JOB>
Edit the lines below, from the one that contains "Which item from" through the last line, replacing "blue t-shirt" with "navy t-shirt" and leaving everything else unchanged. Return only those lines.

+++ SUPPLIED MATERIAL +++

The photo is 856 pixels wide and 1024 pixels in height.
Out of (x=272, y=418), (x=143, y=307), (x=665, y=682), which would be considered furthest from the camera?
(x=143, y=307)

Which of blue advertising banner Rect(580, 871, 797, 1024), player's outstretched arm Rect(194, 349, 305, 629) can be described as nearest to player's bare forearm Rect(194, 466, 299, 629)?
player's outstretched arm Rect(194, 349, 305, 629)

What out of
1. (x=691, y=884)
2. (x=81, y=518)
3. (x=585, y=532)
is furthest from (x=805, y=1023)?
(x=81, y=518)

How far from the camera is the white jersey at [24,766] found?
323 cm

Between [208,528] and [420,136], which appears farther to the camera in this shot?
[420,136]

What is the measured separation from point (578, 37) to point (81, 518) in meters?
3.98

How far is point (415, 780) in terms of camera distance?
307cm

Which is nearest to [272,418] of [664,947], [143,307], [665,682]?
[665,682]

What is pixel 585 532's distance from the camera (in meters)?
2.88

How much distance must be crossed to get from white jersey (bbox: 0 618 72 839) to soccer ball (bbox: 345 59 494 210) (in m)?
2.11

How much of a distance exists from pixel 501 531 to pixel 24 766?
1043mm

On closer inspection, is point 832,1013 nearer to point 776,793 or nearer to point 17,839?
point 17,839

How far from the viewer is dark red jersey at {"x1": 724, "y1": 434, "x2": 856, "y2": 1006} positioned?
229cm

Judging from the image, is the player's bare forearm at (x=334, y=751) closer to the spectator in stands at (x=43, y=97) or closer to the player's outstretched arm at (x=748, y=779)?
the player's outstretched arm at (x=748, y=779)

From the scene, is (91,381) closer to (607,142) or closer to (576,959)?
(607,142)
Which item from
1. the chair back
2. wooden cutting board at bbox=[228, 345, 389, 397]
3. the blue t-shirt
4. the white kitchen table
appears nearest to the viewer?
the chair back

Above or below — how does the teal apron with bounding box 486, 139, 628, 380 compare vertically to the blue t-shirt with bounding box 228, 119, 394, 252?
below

+++

WRITTEN RESPONSE>
Which item from
1. the chair back
2. wooden cutting board at bbox=[228, 345, 389, 397]
3. the navy t-shirt
4. the white kitchen table
appears nearest to the viewer?
the chair back

Above or below — how does the teal apron with bounding box 486, 139, 628, 380 compare vertically to the navy t-shirt with bounding box 228, 119, 394, 252?
below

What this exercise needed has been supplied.